● **Extrait**:
※

Pour faire une comparaison simple, imaginons une personne qui s’entraîne dans un gym. Celle-ci va probablement avoir une routine, un objectif et on va graduer les poids selon sa capacité et l’évolution de son entraînement. Il y aura un niveau de douleur accepté et acceptable pour arriver à un certain état physique et mental (se muscler, se détendre, réduire l’anxiété, préparer un marathon, etc.). Dans le cas des pratiques BDSM, on va aussi jouer avec les différents outils/jouets et degrés de douleur pour atteindre un certain état mental et physique (ex.: subspace, détente, état de conscience modifiée, paix intérieure, etc.). Étrange de rechercher la douleur, donc? Pensez-y la prochaine fois que vous courez votre 5 km; vous êtes consentant.e.. Et ça vous apporte probablement du plaisir et de la fierté!
Le droit à l’autonomie
Plusieurs mouvements féministes, dont la vague sex-positive, mettent de l’avant le droit des femmes à disposer de leur corps comme elles l’entendent. Le corps des femmes est, encore de nos jours, un terrain fertile pour y apposer des normes (ex. : critères de beauté), pour le réglementer (ex. : le droit à l’avortement est constamment en danger) et pour le juger (ex. : une femme doit avoir l’air de ceci ou cela, doit agir comme ceci ou cela). Reprendre ce corps et en faire le véhicule de ses propres choix et non ceux imposés par la société permet de contrer ces injonctions. C’est aussi l’occasion de décider de ce qui est bon (ou mauvais) pour soi. Incluant l’envie d’être dominée.
C’est peut-être aussi une façon de sortir d’un rôle quotidien exigeant et drainant, comme la militance. De se donner le droit de se décharger de cela dans l’intimité en laissant le ou la partenaire dicter ce qui se passe et prendre les décisions.
L’échange de pouvoir
On l’a dit: le BDSM est un jeu d’échange de pouvoir. Et cela va dans les deux sens. Plutôt que de voir la soumission comme un rôle passif, on peut, au contraire, le considérer sous un angle féministe de prise de pouvoir. Comment ? La personne soumise décide d’offrir le pouvoir à son ou sa partenaire de la soumettre. Cela change complètement la lunette avec laquelle on regarde ces pratiques. Féminisme et BDSM peuvent se retrouver.

※

● **Données enregistrées**:
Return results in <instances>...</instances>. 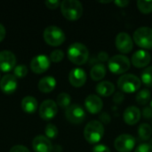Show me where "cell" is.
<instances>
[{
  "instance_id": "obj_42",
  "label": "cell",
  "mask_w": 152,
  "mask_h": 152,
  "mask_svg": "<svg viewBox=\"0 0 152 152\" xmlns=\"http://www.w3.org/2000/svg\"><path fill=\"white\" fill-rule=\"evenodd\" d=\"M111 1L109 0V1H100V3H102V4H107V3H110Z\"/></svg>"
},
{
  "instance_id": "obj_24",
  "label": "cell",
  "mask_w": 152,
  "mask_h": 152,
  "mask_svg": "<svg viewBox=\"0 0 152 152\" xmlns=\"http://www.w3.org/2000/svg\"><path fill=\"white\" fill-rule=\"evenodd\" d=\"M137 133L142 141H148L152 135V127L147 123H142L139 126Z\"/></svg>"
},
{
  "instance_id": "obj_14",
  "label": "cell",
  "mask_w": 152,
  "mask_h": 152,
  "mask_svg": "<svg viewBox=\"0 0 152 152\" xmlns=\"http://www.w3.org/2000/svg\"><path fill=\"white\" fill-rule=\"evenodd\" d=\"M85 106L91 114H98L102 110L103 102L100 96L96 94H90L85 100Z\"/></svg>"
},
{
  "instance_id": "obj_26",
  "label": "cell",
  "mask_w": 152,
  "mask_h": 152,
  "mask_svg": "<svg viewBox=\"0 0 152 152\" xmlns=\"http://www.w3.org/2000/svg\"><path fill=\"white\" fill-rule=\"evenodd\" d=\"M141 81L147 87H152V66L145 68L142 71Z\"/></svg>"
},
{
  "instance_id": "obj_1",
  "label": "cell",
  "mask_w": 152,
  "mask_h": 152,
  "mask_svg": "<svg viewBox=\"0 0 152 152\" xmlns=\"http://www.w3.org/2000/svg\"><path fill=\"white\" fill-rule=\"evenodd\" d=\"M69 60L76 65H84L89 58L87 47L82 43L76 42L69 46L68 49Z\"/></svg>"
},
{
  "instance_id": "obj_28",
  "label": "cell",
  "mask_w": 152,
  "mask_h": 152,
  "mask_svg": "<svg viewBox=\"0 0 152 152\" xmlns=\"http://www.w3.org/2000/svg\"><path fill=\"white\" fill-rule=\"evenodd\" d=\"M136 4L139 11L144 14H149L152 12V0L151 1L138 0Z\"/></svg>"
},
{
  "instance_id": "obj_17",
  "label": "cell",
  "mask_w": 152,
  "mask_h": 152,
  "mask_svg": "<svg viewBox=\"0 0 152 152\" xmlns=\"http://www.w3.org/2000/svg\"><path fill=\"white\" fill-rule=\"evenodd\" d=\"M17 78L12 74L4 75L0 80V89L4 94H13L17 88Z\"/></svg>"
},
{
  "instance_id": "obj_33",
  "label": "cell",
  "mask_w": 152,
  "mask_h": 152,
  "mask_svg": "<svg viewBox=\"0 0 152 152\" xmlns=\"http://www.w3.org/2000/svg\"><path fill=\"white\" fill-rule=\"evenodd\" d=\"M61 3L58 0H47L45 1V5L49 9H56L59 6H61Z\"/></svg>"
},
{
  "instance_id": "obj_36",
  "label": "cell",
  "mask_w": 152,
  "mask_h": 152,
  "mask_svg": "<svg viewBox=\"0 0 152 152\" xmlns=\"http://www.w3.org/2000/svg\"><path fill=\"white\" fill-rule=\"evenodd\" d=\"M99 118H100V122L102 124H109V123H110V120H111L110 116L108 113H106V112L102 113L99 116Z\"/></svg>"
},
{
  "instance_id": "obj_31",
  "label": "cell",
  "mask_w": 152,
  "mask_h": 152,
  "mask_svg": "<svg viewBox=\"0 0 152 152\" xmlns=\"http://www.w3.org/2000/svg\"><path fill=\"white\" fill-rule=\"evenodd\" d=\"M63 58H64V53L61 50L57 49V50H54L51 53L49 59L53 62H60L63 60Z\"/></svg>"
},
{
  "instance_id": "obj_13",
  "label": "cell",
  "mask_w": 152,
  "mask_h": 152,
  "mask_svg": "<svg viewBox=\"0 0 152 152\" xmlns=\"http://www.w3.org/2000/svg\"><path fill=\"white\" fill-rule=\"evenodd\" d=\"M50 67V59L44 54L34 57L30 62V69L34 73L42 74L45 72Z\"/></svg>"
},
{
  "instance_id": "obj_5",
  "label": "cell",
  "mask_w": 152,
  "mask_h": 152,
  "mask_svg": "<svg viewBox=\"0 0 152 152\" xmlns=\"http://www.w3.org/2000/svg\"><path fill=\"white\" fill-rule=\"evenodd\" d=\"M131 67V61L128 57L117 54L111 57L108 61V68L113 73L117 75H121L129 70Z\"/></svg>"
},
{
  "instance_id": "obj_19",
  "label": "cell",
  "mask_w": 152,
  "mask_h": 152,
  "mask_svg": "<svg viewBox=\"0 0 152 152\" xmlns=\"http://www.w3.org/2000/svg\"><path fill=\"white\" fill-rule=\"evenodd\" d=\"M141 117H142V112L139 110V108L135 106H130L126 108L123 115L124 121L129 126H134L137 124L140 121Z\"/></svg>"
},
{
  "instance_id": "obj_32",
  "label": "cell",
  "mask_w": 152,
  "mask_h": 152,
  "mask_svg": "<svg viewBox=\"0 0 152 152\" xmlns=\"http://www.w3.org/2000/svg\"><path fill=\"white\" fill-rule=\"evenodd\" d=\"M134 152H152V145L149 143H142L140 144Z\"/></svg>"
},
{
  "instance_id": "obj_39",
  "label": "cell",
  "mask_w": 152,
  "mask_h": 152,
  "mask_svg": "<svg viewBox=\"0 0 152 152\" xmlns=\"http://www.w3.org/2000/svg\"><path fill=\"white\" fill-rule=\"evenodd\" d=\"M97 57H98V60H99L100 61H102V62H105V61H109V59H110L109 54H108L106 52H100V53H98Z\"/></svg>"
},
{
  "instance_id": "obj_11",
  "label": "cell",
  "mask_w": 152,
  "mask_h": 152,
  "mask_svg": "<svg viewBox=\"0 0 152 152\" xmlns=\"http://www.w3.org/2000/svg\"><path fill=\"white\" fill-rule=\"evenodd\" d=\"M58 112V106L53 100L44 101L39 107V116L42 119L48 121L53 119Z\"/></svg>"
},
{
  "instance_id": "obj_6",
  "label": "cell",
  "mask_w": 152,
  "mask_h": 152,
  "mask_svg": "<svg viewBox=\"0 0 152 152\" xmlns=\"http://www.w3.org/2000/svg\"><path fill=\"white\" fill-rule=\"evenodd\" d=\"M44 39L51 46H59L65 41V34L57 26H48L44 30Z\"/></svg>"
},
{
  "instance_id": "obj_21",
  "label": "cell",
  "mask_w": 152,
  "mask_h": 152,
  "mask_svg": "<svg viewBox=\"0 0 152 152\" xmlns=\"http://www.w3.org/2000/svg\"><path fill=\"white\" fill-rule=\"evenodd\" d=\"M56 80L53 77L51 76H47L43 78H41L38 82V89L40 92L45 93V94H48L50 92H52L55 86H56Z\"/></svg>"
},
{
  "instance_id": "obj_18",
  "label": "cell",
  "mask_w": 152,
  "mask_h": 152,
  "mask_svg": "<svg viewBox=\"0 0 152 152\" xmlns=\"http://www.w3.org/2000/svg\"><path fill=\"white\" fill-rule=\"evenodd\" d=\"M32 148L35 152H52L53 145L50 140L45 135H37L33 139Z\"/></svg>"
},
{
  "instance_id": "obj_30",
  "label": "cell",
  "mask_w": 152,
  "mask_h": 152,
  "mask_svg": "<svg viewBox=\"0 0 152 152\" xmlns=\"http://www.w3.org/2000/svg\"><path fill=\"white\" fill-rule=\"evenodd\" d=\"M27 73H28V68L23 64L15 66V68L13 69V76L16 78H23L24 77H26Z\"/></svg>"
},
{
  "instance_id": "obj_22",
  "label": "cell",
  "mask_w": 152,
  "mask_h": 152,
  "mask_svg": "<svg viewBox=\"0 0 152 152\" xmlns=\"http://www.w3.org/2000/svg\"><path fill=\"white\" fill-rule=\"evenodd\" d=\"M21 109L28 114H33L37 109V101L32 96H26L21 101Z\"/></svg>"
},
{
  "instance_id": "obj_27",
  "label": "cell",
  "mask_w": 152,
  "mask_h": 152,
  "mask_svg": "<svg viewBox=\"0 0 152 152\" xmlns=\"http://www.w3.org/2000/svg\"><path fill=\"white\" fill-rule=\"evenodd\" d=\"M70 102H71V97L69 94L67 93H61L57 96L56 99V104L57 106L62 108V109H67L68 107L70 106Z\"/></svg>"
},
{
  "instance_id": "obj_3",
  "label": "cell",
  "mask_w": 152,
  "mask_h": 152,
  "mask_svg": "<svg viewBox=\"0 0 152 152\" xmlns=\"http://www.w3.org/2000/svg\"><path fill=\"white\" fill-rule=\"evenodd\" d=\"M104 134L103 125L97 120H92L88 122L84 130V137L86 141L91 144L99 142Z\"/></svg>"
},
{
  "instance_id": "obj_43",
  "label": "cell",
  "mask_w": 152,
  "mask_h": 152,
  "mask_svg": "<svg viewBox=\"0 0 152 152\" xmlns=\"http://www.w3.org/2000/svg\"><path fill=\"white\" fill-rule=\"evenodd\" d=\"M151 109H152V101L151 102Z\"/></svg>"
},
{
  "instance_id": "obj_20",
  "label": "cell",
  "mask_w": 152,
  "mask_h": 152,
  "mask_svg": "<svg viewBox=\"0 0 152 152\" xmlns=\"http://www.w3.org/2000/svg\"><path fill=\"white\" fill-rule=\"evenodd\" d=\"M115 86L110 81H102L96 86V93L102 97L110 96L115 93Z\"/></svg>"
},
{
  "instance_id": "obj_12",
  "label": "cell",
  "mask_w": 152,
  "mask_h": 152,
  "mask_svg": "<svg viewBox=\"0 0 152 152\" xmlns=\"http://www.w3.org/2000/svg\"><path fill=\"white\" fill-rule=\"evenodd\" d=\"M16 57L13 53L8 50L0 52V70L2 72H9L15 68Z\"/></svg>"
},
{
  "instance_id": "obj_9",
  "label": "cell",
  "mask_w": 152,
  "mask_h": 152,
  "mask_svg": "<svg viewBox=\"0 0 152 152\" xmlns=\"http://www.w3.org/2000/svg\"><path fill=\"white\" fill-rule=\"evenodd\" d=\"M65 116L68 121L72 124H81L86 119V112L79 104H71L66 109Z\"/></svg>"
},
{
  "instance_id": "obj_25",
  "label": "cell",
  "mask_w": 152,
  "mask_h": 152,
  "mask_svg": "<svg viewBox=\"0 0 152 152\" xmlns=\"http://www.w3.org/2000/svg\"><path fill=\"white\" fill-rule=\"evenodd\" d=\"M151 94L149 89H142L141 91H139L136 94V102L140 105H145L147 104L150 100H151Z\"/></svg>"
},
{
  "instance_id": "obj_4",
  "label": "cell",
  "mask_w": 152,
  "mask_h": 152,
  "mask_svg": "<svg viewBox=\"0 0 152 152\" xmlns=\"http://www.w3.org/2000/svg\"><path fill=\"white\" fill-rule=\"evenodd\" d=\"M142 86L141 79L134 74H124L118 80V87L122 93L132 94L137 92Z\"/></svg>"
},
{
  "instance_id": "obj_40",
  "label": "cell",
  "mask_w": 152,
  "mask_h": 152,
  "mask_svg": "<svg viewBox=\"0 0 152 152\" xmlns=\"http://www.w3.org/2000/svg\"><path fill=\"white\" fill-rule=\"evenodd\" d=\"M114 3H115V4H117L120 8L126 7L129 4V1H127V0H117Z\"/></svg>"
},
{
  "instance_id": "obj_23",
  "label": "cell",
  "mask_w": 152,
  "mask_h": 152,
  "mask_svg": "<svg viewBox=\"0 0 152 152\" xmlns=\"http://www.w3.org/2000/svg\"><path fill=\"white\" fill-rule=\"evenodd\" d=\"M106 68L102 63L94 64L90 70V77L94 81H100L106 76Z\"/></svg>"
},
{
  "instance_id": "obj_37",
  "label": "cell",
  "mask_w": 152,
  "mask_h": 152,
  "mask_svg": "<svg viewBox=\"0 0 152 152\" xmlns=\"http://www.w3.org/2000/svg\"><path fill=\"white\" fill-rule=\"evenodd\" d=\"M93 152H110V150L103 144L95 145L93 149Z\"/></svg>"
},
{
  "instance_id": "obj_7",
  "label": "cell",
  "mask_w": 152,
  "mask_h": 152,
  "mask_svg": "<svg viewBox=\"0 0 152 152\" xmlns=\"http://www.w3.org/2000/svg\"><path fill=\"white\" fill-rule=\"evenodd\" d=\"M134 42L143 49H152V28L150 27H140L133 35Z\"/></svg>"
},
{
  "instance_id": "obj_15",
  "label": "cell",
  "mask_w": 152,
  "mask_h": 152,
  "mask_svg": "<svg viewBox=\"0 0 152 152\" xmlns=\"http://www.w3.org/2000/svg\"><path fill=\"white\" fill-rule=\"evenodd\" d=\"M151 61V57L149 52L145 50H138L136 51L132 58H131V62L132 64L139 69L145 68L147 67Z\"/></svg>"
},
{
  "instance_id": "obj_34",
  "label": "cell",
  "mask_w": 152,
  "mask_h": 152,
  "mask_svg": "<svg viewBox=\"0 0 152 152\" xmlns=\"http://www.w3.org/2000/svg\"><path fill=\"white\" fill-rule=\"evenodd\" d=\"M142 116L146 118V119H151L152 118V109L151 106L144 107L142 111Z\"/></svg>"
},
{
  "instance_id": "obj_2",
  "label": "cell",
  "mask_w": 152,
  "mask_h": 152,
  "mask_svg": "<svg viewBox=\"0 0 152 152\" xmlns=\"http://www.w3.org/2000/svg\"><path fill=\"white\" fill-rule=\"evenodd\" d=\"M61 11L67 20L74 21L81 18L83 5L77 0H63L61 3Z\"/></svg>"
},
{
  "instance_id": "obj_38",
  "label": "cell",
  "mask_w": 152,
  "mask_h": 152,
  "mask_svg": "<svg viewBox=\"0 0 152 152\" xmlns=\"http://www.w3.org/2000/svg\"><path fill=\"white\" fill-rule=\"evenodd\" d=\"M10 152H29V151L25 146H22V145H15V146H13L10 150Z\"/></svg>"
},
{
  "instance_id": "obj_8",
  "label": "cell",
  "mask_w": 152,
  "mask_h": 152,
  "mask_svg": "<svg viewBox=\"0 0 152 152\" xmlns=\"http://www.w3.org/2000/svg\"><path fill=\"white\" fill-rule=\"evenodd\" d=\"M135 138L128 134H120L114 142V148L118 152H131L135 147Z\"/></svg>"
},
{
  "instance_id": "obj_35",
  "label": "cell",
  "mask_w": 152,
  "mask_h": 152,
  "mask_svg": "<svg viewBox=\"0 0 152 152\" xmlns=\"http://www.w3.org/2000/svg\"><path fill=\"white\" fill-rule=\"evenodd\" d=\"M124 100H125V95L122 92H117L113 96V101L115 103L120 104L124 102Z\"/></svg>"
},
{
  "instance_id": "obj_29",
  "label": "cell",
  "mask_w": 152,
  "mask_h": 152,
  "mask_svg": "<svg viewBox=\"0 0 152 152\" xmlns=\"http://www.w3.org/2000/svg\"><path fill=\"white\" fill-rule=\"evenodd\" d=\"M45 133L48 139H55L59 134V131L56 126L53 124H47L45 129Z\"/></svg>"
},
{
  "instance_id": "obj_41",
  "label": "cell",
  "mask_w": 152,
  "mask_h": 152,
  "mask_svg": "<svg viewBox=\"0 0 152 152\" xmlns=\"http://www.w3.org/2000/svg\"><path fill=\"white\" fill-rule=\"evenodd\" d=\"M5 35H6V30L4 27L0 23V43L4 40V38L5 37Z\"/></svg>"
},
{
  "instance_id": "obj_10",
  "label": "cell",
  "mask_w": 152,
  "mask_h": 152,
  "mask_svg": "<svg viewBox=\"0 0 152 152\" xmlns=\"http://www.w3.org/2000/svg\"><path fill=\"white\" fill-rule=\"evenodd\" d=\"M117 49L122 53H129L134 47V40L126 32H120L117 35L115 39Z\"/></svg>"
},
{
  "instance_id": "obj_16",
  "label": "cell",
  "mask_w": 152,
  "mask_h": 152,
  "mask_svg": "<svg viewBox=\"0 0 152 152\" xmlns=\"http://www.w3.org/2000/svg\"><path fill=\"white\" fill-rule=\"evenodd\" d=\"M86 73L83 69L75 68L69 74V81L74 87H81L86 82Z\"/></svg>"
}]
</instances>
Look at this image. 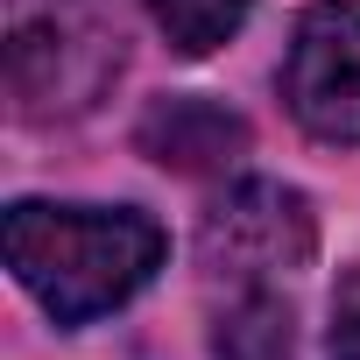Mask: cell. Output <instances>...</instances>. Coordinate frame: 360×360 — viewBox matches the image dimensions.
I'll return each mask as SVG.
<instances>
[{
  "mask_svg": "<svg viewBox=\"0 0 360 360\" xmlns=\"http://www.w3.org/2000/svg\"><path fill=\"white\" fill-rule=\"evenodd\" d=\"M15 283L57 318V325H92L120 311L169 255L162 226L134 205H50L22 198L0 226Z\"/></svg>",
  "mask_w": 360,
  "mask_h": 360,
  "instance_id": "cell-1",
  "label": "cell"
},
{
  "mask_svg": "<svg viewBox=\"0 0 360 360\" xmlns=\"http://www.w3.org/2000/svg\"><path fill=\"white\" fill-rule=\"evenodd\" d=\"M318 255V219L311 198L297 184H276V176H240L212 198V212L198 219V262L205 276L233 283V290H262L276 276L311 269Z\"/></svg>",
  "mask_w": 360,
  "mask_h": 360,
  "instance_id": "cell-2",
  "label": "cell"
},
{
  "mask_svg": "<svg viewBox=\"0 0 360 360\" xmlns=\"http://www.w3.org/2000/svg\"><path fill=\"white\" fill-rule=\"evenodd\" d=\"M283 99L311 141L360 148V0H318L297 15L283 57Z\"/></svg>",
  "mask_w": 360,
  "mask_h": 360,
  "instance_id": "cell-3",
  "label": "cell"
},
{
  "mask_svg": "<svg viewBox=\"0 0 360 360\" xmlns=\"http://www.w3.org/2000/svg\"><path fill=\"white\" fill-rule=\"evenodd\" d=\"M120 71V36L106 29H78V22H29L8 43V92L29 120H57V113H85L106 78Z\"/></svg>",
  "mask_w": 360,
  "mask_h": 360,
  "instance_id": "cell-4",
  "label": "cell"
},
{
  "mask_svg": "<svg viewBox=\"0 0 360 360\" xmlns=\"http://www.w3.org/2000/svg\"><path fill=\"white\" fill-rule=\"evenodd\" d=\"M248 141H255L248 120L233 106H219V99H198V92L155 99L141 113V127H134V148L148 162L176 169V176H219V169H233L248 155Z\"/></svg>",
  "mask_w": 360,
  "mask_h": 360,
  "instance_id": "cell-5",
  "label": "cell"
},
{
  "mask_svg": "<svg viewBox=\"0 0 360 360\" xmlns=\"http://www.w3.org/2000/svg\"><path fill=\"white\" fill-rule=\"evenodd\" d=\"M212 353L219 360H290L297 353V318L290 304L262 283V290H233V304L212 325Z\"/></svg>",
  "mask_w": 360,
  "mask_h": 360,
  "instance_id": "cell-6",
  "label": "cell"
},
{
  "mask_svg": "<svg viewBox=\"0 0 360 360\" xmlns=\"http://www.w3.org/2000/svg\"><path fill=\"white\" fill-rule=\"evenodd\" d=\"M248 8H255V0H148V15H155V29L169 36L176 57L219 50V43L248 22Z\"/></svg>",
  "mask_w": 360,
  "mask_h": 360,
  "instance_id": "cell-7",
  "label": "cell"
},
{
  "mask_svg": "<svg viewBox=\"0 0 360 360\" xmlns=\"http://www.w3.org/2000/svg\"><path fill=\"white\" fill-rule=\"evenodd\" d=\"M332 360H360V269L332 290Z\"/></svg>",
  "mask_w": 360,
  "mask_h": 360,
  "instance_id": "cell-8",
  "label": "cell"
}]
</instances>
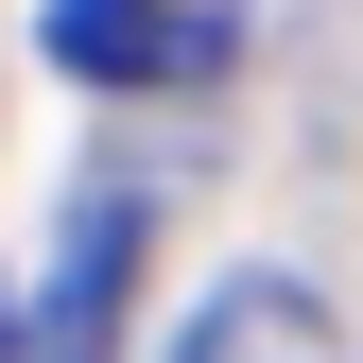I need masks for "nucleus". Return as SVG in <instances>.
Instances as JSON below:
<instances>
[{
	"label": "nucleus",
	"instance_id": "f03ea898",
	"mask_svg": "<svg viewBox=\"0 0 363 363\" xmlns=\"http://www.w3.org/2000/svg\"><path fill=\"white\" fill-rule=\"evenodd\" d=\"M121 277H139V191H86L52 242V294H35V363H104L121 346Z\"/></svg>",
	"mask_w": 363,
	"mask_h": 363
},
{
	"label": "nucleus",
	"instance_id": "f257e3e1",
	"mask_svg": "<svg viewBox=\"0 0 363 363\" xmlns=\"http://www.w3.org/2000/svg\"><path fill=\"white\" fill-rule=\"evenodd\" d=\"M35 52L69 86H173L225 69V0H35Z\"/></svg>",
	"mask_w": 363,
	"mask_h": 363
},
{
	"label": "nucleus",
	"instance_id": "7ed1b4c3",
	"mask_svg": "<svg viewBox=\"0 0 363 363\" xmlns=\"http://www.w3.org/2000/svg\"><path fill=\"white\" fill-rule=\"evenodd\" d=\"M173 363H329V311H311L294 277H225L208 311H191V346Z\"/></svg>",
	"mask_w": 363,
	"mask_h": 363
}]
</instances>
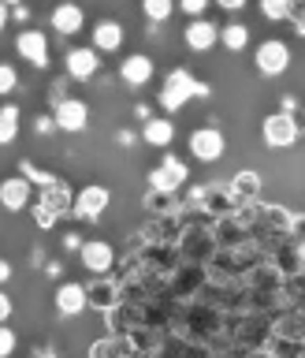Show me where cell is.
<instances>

※

Recopiez mot pour mot le passage de l'extrait sur le BDSM et le féminisme qui s'ouvre sur les mots contenant « C’est peut-être aussi » et se referme sur « peuvent se retrouver. ».

● **Résultat de l'exercice**:
C’est peut-être aussi une façon de sortir d’un rôle quotidien exigeant et drainant, comme la militance. De se donner le droit de se décharger de cela dans l’intimité en laissant le ou la partenaire dicter ce qui se passe et prendre les décisions.
L’échange de pouvoir
On l’a dit: le BDSM est un jeu d’échange de pouvoir. Et cela va dans les deux sens. Plutôt que de voir la soumission comme un rôle passif, on peut, au contraire, le considérer sous un angle féministe de prise de pouvoir. Comment ? La personne soumise décide d’offrir le pouvoir à son ou sa partenaire de la soumettre. Cela change complètement la lunette avec laquelle on regarde ces pratiques. Féminisme et BDSM peuvent se retrouver.